The existence of tangible and definite entities does not preclude the prospect of transformation, even dramatic metamorphosis, in individuals or collectively. There is no primitive void out of which everything emerges, as from the guts of some god. Things originate from other things. However, if things possess the ability to evolve and innovate, it is because they are never complete or final, i.e., purely present things, but rather ongoing processes. Through information, they may retain the past (memory) and cast possible future (projection) outcomes, as well as enter processes of morphogenesis and transformation. Things are beyond things, more than themselves.
The concept of ontological difference was introduced to save beings from absolute closed immanence, from the fate of being always the same due to the powers of some essence. Being meant timely existence, becoming, and transcendence. But this concept deprived beings of the power to become others by themselves. The principle of insufficient reason restores this power to things. The powers of being belong to beings. They are not modes of appearance but being itself, distributed among beings and connections, states and processes, individuals and domains, scales and modes. Being is therefore not before beings (ontologically, as in Heidegger and his pupil Badiou), but among them. It is their link and the possibilities of radical novelty that inhabit them.
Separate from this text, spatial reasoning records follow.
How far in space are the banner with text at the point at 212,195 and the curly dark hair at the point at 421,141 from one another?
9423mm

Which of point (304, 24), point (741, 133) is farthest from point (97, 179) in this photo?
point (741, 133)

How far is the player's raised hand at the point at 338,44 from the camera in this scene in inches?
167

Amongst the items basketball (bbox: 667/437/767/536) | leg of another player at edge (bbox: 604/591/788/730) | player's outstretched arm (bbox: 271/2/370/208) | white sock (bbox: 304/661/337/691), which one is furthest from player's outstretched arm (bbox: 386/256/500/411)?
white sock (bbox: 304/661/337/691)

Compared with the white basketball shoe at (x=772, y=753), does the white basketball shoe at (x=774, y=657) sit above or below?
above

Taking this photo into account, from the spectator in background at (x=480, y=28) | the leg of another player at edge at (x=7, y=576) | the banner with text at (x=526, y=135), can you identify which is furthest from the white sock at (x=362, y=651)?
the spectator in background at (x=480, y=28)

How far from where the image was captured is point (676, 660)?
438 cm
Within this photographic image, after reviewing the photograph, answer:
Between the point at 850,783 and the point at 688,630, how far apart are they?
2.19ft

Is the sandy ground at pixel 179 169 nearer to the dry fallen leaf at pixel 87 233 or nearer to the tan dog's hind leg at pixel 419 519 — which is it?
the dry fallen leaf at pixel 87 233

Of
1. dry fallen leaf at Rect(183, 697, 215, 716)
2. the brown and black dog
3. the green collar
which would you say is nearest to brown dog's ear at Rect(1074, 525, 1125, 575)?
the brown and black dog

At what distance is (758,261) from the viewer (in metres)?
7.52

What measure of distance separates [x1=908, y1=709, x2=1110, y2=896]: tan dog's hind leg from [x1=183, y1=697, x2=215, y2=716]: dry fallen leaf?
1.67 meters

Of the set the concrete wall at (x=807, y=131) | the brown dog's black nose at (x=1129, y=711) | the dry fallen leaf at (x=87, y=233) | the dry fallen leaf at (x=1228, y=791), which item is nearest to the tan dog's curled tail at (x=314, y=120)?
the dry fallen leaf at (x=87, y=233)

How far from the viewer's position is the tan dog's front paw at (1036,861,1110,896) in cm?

Insufficient reason means not an indeterminate but a subdetermining reason. A determination that does not exhaust future possibilities. These are not prefigured as in the roll of the dice, where we know a priori that six and only six possibilities exist. Things are fully determined in the sense of fully concrete, but subdetermined as they can always be otherwise: play another role, show another perspective, evolve, separate, mix, experiment metamorphoses, or generate new beings and relations.
But what to do with so many logics and worlds, beings and connections, facts and interpretations? Several descriptions and frameworks for interpreting the world may be equally valid, supported by evidence or experience. Several may be similarly consistent. How to decide? For its ethical consequences. The principle of insufficient reason demands to do justice to logic and facts, to determinateness and to openness, but also to ethics. The ultimate descriptions of the world remain undecided, being only possible, and thus require the intervention of ethics.
References
Badiou, A. (2017). Being and event. Bloomsbury Academic.
Heidegger, M. (1996). Being and time (J. Stambaugh, Trans.). State University of New York Press.
Rescher, N. (1992). G. W. Leibniz’s Monadology. Routledge.